Founded in 2008, Graze makes range of nuts, seeds, trail mixes and snack bars, with no artificial ingredients. Having started with a snack box delivery service, the brand now has products available via retail stores, e-commerce and direct to consumer.

Last year, Graze released 15 new products in January and revealed a fresh brand identity in a move to challenge the negative perceptions around snacking.

Unilever said the acquisition accelerates its presence in the fast-growing healthy snacking and out of home markets.

Nitin Paranjpe, president of Unilever’s food and refreshment business, said: “Graze is the leading healthy snacking brand in the UK – delivering consumers fabulously tasty snacking options, delivered in beautiful packaging.

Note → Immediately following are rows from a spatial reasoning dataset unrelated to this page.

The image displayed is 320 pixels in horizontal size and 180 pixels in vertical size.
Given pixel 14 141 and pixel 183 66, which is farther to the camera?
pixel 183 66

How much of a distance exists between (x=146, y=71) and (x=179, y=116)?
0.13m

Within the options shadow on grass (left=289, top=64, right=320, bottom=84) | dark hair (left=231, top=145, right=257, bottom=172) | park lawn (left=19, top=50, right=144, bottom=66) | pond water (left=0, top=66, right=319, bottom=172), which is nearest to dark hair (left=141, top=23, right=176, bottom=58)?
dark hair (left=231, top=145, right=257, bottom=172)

A truly multichannel brand, Graze offers personalisation, convenience and great nutrition, brilliantly meeting the needs of millennial consumers.

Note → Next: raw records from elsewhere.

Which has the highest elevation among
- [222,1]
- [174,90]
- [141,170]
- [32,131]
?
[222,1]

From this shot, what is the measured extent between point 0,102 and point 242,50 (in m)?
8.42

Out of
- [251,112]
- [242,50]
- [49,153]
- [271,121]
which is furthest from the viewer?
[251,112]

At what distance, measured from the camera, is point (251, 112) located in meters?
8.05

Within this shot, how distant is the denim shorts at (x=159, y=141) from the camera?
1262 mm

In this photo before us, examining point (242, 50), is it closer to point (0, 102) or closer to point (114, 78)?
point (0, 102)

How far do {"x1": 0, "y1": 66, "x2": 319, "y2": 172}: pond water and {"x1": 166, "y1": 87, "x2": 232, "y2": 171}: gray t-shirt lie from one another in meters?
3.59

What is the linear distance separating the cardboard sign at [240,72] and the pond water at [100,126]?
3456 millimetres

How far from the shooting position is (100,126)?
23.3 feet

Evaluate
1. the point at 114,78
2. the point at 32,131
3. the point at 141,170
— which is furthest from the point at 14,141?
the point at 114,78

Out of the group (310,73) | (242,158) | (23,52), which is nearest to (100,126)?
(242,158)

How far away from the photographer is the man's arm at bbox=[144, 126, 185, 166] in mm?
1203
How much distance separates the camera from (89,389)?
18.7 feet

“Accelerating our presence in healthy foods and out of home, this is an excellent strategic fit for the Unilever food and refreshment business, and a wonderful addition to our stable of purpose-driven brands.

“We look forward to working with the Graze team to grow the business, leveraging their tech and e-commerce expertise for our wider portfolio, and offering more consumers the opportunity to snack in a healthier way.”

Graze CEO Anthony Fletcher added: “This deal marks a transformational moment in Graze’s growth journey. Graze believes that learning from Unilever’s sustainable living plan will become a key driver for the business.

“Graze has an incredibly exciting future ahead as part of Unilever and we look forward to working closely with the team to keep on inventing new healthy snacks, as well as continuing to work to understand the role technology can play in improving the food industry.”

The announcement comes a week after Unilever reported a 5% reduction in full-year turnover – owing to adverse currency impacts and the disposal of its spreads unit at the end of 2017.

Alan Jope, who took over as Unilever CEO from Paul Polman at the start of the year, said the firm’s number one priority is accelerating growth. “With so many of our brands enjoying leadership positions, we have significant opportunities to develop our markets, as well as to benefit from our deep global reach and purpose-led brands.”